Sozialamt
Sich einfach mal frei fühlen
Bonn (we). „Es ist ein inklusiver Stammtisch“, sagt Sven
Günzel. „Hier kann jeder herkommen, ob ohne oder mit körperlicher
Behinderung.“ Und der Stammtisch funktioniert. Joachim redet gerade
von den Schwierigkeiten, als Rollstuhlfahrer die öffentlichen
Verkehrsmittel Bonns zu benutzen.
Brigitte spricht über den Minimalistenstammtisch im selben Lokal.
Kathrin verrät, dass sie vor zwei Jahren aus Bielefeld hierher
gekommen ist, in der Hoffnung, dass sie hier operiert werden könne.
Die Hoffnung hat sich leider nicht erfüllt. Jetzt aber sucht sie eine
neue Herausforderung bei der Arbeit. Und eine ehrenamtliche Kraft, die
für sie einkaufen geht. Jemand anders erzählt von Projekten, die
Rollstuhlfahrer mobiler machen sollen.
„Wir haben eine offene Atmosphäre, gelegentlich aus der Einsamkeit
heraus zu kommen, Lebenslust zu vermitteln. Wir haben hier eine
Lotsenfunktion.“ „Ich suche hier vor allem Kontakt zu
Gleichgesinnten“, meint Kathrin, die zum ersten Mal hier ist. Sie
fühlt sich noch fremd in der ungewohnten Umgebung. Will hier Freunde
finden. Auch Severin will Kontakte knüpfen. Er ist mit Begleitung
hier. „Zudem brauche ich aber auch Informationen, was es Neues gibt
für Behinderte“, sagt er.

• _Arbeitsauftrag_: Aus welcher Stadt ist Kathrin dem Artikel über den inklusiven Stammtisch zufolge vor zwei Jahren gekommen? Antworte bitte in wenigen Worten.

• _Bereitgestellte Daten_:

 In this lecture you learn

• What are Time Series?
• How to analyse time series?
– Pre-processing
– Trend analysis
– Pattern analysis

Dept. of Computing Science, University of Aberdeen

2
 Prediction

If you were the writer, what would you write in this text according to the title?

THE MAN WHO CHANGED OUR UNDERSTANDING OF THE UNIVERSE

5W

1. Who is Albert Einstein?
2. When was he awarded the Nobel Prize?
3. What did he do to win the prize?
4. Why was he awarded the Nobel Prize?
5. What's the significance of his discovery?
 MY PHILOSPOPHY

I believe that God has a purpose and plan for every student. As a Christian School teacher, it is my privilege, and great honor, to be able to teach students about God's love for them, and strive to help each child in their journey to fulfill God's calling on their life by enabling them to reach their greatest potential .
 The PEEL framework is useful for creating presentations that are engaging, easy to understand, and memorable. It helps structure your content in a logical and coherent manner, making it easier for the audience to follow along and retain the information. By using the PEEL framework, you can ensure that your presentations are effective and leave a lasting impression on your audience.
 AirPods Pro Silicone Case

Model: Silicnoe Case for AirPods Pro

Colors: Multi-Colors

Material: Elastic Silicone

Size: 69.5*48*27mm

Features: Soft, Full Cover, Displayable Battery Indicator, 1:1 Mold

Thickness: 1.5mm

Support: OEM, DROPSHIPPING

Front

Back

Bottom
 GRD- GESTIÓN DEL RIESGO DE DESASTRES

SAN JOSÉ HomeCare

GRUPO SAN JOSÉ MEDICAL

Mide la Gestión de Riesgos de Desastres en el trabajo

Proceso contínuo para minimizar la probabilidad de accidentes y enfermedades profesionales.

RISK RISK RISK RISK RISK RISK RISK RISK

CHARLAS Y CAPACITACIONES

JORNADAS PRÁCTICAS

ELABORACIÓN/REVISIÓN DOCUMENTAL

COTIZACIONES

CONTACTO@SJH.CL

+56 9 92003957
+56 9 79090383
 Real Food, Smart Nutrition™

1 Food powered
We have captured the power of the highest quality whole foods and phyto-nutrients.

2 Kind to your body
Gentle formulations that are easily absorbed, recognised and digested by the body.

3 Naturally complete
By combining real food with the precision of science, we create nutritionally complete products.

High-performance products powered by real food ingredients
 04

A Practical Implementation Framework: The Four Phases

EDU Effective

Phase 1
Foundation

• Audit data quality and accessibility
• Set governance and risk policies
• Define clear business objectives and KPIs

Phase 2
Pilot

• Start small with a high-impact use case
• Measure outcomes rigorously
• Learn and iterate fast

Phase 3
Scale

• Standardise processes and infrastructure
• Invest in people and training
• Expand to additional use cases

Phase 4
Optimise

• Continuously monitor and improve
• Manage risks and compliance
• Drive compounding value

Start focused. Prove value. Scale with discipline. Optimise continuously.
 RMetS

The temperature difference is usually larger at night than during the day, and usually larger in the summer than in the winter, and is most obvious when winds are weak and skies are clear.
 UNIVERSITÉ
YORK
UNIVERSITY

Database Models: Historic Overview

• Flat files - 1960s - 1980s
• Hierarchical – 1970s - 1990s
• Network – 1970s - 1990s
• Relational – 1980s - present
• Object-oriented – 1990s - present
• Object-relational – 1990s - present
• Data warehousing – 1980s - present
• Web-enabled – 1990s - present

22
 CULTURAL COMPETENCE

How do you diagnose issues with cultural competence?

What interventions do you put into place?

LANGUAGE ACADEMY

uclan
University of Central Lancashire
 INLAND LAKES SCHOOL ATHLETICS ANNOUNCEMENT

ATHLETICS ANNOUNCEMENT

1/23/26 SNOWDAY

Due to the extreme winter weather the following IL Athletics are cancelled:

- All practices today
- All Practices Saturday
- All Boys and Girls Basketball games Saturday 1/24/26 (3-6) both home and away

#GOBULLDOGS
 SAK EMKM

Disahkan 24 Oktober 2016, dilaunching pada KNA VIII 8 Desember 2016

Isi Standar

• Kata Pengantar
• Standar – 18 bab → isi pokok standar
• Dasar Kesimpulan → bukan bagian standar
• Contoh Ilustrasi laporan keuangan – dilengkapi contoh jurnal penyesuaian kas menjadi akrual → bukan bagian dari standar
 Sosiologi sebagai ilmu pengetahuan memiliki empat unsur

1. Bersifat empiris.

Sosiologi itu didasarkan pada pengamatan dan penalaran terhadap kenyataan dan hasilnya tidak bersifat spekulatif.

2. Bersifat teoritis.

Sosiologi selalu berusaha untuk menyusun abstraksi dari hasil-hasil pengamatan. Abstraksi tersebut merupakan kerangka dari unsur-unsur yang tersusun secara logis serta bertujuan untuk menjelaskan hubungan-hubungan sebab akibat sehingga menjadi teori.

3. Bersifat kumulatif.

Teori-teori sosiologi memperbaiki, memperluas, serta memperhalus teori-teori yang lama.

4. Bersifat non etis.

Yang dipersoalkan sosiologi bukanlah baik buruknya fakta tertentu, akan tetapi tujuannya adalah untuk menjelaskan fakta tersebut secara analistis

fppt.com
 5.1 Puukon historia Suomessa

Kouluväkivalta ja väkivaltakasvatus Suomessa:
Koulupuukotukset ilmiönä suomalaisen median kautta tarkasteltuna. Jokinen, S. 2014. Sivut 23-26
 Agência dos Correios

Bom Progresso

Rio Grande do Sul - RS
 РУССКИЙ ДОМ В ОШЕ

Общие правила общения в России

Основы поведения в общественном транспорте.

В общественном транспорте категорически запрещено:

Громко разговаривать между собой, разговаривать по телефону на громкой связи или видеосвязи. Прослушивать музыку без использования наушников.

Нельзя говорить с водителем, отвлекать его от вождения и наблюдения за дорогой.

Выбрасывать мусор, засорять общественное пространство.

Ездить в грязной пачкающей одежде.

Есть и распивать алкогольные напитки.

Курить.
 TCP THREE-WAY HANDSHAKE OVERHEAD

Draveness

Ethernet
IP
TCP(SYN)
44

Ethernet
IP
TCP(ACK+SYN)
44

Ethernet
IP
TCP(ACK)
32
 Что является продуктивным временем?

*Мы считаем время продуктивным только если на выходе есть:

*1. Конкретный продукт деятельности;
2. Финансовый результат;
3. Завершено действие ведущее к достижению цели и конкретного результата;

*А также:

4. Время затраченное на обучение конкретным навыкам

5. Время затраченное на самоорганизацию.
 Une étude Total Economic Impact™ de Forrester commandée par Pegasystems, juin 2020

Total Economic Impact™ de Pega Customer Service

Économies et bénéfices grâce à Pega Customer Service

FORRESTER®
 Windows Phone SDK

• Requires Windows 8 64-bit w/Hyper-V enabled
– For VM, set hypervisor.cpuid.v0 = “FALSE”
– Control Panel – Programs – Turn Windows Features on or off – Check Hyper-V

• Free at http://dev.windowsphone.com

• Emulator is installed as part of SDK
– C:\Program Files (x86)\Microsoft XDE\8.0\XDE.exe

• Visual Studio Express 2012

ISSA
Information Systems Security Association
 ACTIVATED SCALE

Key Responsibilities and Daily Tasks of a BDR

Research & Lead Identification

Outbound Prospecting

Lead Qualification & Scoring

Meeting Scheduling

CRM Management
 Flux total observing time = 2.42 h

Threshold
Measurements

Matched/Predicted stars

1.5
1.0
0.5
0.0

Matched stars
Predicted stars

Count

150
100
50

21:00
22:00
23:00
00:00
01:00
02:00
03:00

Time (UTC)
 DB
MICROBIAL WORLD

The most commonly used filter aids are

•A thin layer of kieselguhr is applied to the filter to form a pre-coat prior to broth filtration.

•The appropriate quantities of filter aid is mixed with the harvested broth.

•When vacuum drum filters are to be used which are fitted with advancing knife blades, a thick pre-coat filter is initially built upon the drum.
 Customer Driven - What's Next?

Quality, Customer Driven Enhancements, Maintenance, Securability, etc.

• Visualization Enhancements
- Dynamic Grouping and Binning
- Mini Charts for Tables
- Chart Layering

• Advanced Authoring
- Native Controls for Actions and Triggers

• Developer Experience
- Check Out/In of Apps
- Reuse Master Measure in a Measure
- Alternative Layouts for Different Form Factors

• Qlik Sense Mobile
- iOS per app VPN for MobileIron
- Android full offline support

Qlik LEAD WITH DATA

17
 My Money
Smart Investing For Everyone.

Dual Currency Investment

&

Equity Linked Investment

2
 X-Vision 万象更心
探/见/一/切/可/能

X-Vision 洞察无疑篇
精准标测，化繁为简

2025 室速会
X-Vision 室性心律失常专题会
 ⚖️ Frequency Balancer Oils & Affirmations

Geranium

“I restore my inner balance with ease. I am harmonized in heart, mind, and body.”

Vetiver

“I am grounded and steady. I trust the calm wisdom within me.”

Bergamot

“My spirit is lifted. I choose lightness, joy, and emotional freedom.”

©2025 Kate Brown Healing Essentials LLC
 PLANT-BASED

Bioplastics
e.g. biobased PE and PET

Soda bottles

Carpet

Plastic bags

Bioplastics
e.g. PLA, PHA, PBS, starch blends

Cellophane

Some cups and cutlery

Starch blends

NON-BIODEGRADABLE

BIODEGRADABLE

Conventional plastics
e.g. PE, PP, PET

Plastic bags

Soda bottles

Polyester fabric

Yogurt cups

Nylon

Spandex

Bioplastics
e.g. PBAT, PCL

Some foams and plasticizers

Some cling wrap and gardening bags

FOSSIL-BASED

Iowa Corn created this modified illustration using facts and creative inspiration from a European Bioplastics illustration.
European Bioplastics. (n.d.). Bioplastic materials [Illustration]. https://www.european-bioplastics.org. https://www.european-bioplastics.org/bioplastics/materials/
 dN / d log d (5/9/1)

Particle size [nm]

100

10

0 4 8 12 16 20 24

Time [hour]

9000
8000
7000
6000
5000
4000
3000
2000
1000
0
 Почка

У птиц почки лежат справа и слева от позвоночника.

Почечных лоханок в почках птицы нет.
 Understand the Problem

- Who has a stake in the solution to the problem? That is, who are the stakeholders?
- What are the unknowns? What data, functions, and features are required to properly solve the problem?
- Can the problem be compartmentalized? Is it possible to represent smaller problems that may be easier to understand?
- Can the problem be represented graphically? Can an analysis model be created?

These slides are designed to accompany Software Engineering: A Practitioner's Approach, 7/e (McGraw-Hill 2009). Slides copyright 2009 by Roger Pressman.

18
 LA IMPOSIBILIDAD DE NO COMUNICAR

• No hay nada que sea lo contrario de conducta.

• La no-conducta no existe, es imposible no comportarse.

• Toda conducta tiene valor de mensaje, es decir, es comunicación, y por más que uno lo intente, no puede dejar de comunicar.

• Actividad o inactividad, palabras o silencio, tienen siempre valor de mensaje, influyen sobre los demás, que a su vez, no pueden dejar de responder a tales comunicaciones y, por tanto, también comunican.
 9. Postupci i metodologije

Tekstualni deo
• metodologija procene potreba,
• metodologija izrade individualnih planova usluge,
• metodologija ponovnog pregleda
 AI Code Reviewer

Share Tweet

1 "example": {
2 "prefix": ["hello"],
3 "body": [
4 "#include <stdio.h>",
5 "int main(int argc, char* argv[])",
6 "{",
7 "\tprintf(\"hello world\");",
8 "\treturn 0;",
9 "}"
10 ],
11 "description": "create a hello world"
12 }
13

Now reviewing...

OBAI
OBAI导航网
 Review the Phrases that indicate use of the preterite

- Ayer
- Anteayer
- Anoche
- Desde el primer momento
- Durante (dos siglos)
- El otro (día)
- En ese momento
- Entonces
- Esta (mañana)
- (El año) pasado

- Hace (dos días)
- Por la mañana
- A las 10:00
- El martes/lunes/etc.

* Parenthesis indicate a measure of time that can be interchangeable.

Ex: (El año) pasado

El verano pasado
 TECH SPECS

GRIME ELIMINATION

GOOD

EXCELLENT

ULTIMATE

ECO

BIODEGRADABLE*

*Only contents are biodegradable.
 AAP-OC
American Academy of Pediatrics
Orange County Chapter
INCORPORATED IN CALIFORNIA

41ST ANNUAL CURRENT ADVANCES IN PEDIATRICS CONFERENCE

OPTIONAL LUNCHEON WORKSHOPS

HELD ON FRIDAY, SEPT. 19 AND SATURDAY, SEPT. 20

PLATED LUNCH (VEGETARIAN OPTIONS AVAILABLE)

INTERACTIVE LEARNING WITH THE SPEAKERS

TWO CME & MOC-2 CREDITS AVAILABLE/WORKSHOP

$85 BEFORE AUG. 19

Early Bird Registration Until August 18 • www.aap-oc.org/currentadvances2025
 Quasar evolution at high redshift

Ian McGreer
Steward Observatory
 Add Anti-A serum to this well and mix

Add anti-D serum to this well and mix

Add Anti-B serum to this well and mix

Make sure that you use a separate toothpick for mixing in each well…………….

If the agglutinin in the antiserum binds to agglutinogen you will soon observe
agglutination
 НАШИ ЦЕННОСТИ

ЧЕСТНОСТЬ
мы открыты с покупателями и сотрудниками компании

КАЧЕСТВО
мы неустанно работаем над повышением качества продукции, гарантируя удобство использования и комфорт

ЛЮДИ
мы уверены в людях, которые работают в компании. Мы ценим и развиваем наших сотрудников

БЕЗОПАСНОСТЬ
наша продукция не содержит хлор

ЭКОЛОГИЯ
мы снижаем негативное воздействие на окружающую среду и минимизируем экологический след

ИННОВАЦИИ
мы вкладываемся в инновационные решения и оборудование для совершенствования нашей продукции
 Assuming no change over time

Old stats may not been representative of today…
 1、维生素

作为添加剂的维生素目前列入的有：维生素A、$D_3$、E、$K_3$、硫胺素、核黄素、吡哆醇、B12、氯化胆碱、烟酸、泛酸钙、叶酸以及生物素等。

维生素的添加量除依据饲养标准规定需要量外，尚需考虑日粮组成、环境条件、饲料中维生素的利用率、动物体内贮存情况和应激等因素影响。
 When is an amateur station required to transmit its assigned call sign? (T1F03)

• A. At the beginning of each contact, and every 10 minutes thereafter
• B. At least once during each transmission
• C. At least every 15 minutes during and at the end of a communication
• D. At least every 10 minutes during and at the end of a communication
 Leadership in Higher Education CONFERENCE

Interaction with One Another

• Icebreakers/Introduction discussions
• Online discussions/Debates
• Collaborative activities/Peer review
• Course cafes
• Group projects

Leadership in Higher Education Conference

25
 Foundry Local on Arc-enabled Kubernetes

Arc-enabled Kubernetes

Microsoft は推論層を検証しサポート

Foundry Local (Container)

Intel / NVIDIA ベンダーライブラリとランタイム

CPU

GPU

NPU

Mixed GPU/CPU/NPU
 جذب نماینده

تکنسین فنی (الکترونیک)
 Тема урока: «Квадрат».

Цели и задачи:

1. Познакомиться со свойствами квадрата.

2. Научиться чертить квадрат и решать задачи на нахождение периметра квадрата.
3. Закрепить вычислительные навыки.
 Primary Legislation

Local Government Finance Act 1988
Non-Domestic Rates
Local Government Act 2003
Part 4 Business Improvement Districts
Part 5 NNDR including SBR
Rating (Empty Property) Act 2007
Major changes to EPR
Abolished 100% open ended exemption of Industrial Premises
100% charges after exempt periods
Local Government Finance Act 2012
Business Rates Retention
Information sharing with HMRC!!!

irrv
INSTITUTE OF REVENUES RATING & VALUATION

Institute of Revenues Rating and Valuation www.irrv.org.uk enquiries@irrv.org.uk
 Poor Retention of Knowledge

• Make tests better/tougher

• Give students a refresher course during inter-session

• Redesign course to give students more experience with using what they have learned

• _Erledigte Aufgabe_: Aus Bielefeld.